**ENUNCIADO DA TAREFA:**
Repita fielmente o trecho do editorial sobre a recusa à perícia médica que começa nas palavras “Editorial 68” e termina depois de “prova, item 8.3.”.

**TEXTO DA PÁGINA:**
((

Editorial 68

As considerações a seguir servem como atualização do v. 2 do meu Curso de direito processual civil, capítulo sobre a teoria da prova, item 8.3.


O art. 232 do Código Civil tem a seguinte redação: “A recusa à perícia médica ordenada pelo juiz poderá suprir a prova que se pretendia obter com o exame”. Como se pode notar, esse artigo não estabelece uma presunção legal, pois apenas autoriza o magistrado a tomar a recusa como indício. O artigo não tem muita utilidade, pois, de nada adianta o legislador “regrar” a presunção judicial, que é raciocínio do juiz. De todo modo, quando o órgão judicial, ex officio ou a requerimento do interessado, determinar a realização do exame médico, deve acrescentar, à intimação, a advertência de que a recusa poderá ser tomada como um indício suficiente para que se profira uma decisão que lhe seja desfavorável.


O legislador civil ratificou entendimento jurisprudencial já consolidado (v. p. ex., STF, HC n. 71.373), que permitia ao magistrado tomar a recusa a submeter-se ao exame como indício de que o fato que se queria provar com o exame realmente aconteceu. Essa opção é correta, pois torna desnecessária qualquer discussão sobre a obrigatoriedade de comparecimento da parte para a realização do exame: se não comparecer, presume-se, e está resolvida a questão.

))

**MATERIAL ARMAZENADO:**

((

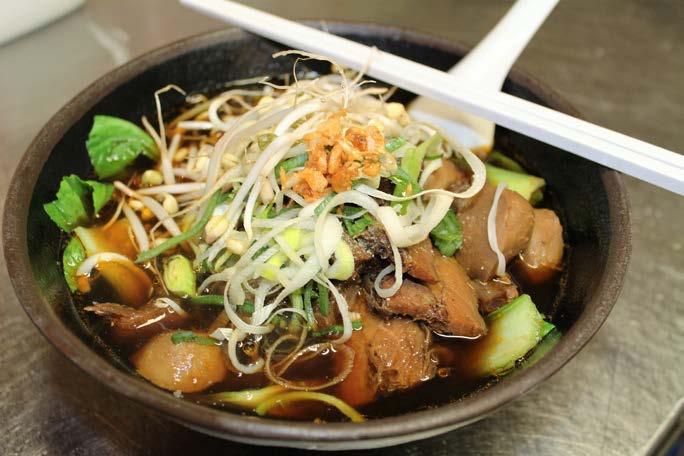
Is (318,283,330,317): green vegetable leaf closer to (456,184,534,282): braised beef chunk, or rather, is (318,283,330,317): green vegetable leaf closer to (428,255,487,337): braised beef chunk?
(428,255,487,337): braised beef chunk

))

**SOLUÇÃO DO EXERCÍCIO:**
Editorial 68

As considerações a seguir servem como atualização do v. 2 do meu Curso de direito processual civil, capítulo sobre a teoria da prova, item 8.3.